Le pape et les armes nucléaires… vus de France

Comme souvent, le pape François a eu une parole juste en interpellant les dirigeants de la planète pour leur dire que le temps était venu de renoncer à la dissuasion nucléaire : « Un monde sans armes nucléaires est possible et nécessaire ».

Rappelons les données du dossier pour notre pays. La France possède environ 300 têtes nucléaires dont la puissance est 10 à 20 fois supérieure à celle de la bombe d’Hiroshima. Chacune de ces têtes est capable de raser une ville comme Paris, ce qui est une perspective effroyable.

Comme aucun argument éthique raisonnable ne justifie l’utilisation d’une telle arme, la seule justification est la dissuasion. C’est elle qui a conduit notre pays à se doter de l’arme nucléaire au temps de la guerre froide. Depuis, le monde a changé, mais la doctrine n’a pas évolué et  les armes sont restées. Si aujourd’hui, notre pays n’était pas doté de l’arme nucléaire, serait-il plus en danger ? Considérerait-il comme une urgence absolue de devenir une puissance nucléaire ? Qu’en pensent les Polonais les Allemands, les Espagnols et les Australiens qui sont dans cette situation ?

Ces questions méritent d’être posées, pourtant elles ne le sont pas.

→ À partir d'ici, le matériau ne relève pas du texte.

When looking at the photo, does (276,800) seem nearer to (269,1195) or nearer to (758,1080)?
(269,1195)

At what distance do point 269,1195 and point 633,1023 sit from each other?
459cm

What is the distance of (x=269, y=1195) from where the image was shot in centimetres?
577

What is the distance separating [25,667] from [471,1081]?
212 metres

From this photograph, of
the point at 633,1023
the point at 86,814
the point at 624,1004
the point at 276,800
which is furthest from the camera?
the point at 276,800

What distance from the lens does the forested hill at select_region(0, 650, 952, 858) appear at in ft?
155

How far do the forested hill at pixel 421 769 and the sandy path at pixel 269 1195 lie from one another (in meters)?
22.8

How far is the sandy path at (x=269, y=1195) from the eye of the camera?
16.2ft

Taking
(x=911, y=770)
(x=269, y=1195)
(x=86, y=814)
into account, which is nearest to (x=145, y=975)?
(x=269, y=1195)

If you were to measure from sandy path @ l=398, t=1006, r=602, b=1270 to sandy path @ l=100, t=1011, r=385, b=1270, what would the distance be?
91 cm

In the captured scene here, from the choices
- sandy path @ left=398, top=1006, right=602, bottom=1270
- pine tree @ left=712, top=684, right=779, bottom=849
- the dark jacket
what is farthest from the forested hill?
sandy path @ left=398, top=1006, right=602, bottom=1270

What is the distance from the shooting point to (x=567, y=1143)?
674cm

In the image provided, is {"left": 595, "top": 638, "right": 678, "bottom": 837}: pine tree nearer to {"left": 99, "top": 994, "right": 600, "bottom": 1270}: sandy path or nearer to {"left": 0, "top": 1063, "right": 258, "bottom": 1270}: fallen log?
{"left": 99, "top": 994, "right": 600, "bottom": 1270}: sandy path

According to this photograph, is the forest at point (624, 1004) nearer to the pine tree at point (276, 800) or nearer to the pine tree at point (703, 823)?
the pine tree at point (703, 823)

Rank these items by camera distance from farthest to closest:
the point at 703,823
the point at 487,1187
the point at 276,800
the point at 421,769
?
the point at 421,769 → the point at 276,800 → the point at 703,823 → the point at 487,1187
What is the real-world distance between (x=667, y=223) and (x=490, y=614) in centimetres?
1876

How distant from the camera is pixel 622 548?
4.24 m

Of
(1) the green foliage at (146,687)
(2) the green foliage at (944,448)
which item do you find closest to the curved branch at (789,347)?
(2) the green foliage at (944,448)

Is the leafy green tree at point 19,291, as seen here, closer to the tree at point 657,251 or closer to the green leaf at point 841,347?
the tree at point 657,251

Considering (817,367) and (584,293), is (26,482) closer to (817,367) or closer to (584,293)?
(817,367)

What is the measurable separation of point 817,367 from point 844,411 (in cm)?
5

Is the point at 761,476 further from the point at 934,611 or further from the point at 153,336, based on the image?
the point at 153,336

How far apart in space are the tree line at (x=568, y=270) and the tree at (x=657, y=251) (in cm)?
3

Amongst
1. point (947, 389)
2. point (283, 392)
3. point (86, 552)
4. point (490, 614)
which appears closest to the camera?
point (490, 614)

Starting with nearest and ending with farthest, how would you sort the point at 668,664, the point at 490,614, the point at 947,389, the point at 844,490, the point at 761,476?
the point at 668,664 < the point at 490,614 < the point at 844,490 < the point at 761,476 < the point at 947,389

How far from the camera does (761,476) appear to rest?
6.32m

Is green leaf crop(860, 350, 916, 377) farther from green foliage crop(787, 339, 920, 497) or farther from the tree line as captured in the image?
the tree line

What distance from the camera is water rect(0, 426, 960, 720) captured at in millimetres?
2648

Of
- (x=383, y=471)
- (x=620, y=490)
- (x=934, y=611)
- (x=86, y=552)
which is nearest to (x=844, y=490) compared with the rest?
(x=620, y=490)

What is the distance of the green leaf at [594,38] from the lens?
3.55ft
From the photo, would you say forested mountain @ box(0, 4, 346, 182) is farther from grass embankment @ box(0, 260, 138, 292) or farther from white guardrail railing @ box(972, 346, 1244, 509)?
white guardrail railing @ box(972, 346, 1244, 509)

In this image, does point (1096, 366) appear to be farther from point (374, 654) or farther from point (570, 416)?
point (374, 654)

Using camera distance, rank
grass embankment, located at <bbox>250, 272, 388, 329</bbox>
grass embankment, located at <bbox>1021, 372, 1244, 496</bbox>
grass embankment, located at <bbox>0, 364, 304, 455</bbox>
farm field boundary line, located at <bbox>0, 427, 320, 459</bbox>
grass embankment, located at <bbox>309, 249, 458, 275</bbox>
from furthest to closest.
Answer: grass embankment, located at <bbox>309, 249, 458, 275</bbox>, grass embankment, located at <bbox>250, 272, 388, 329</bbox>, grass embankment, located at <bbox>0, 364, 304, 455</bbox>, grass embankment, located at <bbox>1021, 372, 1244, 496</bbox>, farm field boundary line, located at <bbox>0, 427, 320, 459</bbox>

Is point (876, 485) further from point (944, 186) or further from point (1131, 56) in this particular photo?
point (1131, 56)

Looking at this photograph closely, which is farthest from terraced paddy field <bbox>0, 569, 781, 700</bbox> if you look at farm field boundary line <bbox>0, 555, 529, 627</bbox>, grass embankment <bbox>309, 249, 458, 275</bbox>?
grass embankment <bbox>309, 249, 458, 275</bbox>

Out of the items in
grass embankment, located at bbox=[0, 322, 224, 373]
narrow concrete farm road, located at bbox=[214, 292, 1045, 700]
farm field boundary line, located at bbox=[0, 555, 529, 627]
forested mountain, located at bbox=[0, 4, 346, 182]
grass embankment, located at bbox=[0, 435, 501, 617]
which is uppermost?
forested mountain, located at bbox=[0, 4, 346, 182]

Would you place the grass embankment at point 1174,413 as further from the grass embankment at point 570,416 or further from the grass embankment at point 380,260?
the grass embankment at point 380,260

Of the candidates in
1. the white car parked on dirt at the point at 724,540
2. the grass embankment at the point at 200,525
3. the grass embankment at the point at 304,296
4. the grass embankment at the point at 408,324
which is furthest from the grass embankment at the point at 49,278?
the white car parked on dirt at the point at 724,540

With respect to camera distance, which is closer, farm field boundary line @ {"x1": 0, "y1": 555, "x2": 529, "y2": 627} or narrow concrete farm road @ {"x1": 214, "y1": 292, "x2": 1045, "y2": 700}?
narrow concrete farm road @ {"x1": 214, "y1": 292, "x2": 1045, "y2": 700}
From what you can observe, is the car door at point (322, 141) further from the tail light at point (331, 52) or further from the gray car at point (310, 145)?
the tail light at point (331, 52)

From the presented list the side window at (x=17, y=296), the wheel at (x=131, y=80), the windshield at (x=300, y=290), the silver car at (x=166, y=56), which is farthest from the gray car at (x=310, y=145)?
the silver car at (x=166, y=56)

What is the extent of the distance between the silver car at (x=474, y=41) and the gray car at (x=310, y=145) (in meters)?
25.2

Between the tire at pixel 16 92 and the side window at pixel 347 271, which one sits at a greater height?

Je ne me souviens pas que le sujet ait été évoqué par un seul des candidats aux dernières élections présidentielles. La Fédération protestante qui s’était souvent exprimée sur le sujet dans les années 70 est totalement silencieuse sur cette question depuis des décennies.

Les traités internationaux de non-prolifération reposent sur un constat parfaitement hypocrite. Les nations nucléaires peuvent le rester, mais celles qui ne le sont pas n’ont pas le droit de le devenir. Autrement dit, notre pays qui est reconnu comme une puissance nucléaire est d’une parfaite arrogance en disant : « faites ce que je dis, pas ce que je fais. » Qui peut se reconnaître dans cette attitude ?

Parce que nous nous sommes habitués à une situation profondément injuste, le pape est dans son rôle quand il soulève des questions que tout le monde préfère oublier. Tous les gens raisonnables sont d’accord pour dire que l’urgence est d’aller vers un désarmement, mais qui donnera l’exemple ? J’aimerais que le débat soit posé dans notre pays… mais je ne me fais guère d’illusions.